Und neben den Erinnerungen, die einem schon mal richtig eine reinhauen können, gibt es ja noch allerhand beliebte Floskeln, die uns mit auf den Weg gegeben wurden:

Ihr seid doch noch so jung (könnt noch viele Kinder
bekommen): Ja, sicher sind wir noch jung (zum Glück, denn so sitzt einem wenigstens die Zeit nicht im Nacken). Dennoch macht es unseren Schmerz weder leichter, noch
könnte ein anderes Kind je eines unserer Sternchen ersetzen.
Die Frage nach dem Warum bleibt ungeklärt und auch, ob wir denn noch Kinder bekommen können, denn das hat ja leider nicht nur etwas mit dem Alter zu tun.

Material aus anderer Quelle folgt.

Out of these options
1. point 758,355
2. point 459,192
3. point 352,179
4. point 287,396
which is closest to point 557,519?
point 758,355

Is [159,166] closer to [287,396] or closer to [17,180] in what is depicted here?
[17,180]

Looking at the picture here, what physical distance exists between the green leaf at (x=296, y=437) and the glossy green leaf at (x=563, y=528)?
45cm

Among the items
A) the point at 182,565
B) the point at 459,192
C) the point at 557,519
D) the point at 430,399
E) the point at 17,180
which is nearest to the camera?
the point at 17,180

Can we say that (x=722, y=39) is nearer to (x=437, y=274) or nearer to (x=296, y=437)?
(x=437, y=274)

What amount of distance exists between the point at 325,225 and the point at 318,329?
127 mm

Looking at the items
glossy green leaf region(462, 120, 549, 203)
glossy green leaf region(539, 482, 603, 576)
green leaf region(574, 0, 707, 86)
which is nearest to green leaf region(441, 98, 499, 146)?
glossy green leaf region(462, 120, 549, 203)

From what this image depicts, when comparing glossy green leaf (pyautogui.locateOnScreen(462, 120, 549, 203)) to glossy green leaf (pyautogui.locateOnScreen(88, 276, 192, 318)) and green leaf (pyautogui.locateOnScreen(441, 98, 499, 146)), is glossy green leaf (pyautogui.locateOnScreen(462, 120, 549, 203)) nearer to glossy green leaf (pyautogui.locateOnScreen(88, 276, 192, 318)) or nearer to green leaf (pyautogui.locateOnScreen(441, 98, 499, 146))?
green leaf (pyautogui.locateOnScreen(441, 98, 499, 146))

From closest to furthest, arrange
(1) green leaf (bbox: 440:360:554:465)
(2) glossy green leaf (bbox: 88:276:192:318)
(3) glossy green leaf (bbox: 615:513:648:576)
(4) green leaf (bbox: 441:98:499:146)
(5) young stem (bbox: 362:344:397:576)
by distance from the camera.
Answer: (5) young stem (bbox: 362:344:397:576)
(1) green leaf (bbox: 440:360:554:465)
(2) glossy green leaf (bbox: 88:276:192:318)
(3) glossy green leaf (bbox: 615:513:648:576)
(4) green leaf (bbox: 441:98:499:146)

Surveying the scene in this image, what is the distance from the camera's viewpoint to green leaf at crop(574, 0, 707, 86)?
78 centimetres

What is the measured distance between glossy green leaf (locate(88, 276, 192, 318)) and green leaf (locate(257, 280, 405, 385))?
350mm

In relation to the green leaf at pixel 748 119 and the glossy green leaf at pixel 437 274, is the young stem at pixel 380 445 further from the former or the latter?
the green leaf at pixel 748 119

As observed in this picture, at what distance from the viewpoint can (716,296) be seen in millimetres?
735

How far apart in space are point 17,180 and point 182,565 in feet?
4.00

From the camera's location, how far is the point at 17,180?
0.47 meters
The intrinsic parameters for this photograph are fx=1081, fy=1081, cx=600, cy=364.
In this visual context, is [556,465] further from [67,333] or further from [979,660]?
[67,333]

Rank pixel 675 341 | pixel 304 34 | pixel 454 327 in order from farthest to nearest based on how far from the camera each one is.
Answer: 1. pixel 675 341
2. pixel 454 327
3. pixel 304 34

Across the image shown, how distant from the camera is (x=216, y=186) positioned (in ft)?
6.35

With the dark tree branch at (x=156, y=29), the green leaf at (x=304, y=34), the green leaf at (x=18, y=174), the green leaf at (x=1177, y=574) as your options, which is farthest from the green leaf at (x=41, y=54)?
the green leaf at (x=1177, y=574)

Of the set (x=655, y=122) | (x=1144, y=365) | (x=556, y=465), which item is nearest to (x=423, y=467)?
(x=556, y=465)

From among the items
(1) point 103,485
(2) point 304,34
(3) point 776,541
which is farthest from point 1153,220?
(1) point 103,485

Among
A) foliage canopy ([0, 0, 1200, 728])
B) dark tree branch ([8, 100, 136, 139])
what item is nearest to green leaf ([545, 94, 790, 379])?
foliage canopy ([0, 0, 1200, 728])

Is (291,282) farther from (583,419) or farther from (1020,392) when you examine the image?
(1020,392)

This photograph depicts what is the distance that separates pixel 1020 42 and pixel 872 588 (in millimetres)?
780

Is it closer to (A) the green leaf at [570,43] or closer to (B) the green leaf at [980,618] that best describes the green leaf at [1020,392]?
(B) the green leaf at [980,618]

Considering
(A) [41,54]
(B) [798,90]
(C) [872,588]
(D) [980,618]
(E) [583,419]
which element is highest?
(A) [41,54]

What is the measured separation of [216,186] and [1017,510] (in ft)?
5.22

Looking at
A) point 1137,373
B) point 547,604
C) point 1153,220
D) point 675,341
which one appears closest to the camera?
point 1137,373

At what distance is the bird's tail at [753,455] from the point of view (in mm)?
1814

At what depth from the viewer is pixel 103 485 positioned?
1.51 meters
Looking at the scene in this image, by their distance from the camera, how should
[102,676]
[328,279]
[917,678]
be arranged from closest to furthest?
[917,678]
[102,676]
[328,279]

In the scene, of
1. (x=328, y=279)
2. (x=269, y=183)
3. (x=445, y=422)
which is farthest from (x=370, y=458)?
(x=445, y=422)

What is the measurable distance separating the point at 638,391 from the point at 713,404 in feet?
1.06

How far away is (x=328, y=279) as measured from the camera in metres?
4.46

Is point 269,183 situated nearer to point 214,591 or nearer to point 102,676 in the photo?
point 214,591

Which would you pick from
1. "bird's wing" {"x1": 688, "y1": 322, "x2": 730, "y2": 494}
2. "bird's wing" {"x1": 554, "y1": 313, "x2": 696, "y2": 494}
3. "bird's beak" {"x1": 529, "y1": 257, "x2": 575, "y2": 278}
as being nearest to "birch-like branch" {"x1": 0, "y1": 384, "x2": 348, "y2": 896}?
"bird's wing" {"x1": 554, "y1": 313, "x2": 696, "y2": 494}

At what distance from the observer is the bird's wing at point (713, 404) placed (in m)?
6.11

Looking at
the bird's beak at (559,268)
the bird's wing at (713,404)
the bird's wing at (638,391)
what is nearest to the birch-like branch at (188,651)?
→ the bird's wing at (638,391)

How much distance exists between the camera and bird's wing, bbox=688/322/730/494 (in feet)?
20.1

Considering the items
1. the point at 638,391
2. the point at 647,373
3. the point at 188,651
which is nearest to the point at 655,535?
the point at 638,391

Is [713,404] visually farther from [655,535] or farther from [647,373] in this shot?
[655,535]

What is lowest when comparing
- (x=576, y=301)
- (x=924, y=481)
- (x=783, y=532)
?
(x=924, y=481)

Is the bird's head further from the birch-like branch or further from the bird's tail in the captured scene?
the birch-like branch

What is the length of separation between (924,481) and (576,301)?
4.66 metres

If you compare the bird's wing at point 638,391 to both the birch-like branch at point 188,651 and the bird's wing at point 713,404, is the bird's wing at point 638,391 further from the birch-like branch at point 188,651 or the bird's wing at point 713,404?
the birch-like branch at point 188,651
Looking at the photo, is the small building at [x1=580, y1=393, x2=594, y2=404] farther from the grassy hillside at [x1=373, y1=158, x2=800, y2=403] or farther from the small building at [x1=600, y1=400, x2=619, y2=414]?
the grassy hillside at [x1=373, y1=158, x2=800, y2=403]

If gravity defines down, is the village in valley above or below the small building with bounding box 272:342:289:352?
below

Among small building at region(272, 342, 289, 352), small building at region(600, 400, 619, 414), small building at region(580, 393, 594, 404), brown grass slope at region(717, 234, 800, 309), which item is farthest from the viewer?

Es war ja noch so früh/ klein/ kein richtiges Baby:
Wie groß oder wie klein ein Baby ist, ist erstmal total egal. Die Liebe ist mit dem positiven
Schwangerschaftstest da und nicht erst, wenn das Baby auf der Welt ist.
Für mich ganz persönlich war es leichter mit den „kleinen“ Sternchen klar zu kommen.
Ich konnte für mich sagen, dass sich die Natur dabei eventuell doch etwas gedacht hat, auch wenn die Untersuchungen ohne Befund waren. Bei meinem Fynn fiel und fällt es mir immer noch sehr schwer und das Warum ist immer noch präsent. Das mag sicherlich damit zusammen hängen, dass er noch hätte leben können.
Und dennoch: Jeder hat das Recht zu trauern - egal wie klein das Baby war.

Jetzt musst du doch mal fertig sein mit trauern:
Nein! Ich werde niemals fertig sein. Bis ich meine Augen für immer schließe, werde ich ein Stück weit traurig sein. Momente haben, in denen ich starke Sehnsucht nach meinen Sternen habe. Tag für Tag vermisse ich meine Sterne mal intensiver, mal weniger intensiv.
Die Trauer verändert sich. Man lernt wieder lachen, man lernt wieder leben, aber ganz vorbei – dass ist sie erst, wenn ich gegangen bin.

Und zu guter Letzt meine Lieblingsfloskel:
Seid doch froh und dankbar, dass ihr ein Kind habt und lasst es gut sein:
Natürlich sind wir unendlich dankbar, dass wir unsere Tochter haben und wir freuen uns Tag für Tag, dass wir sehen dürfen wie sie sich entwickelt und soviel neues lernt. Wir sind dankbar, dass es uns gut geht und wir gesund sind.
Und dennoch: Schon ein Kind an der Hand zu haben macht die Sache nicht nur leichter, sondern auch schwerer.
Wir können uns nicht einfach krank schreiben lassen und uns im Bett verkriechen, sei es auch nur für einen Tag.
Wir müssen, auch direkt nach dem Schicksalsschlag, wieder funktionieren.
Wir müssen fröhlich Weihnachtslieder trällern und im Freibad Babybäuche anschauen.
Wir müssen zum Kindergarten, in dem einem abgehetzte Eltern (mit Baby) entgegen kommen.
Wir müssen zum Kinderturnen und zum Kinderarzt – alles voll mit Babys und Schwangeren.
Wir mussten uns über Weihnachtsmärkte und durch den Zoo quälen. Ich musste Babys und schwangere ertragen – obwohl ich es zeitweise nicht konnte.
Ich musste weiter Kontakt zum besten Freund meiner Tochter halten, obwohl die Mama auch schwanger war, genauso weit wie ich mit Fynn gewesen wäre.

Ich könnte noch ewig so weiter machen...
Nicht, dass wir das mit unserer Tochter nicht gern gemacht haben. Im Gegenteil, ich liebe Unternehmungen und Ausflüge mit der Kleinen. Aber dennoch gab es eine Zeit, in der ich darauf sehr gern verzichtet hätte. Auch wenn man sich unterwegs auf sein Kind
konzentriert schweift der Blick dennoch und da reichte schon ein Kinderwagen, um mir Tränen in die Augen zu bringen.

Es ist anders mit Kind an der Hand – aber nicht leichter!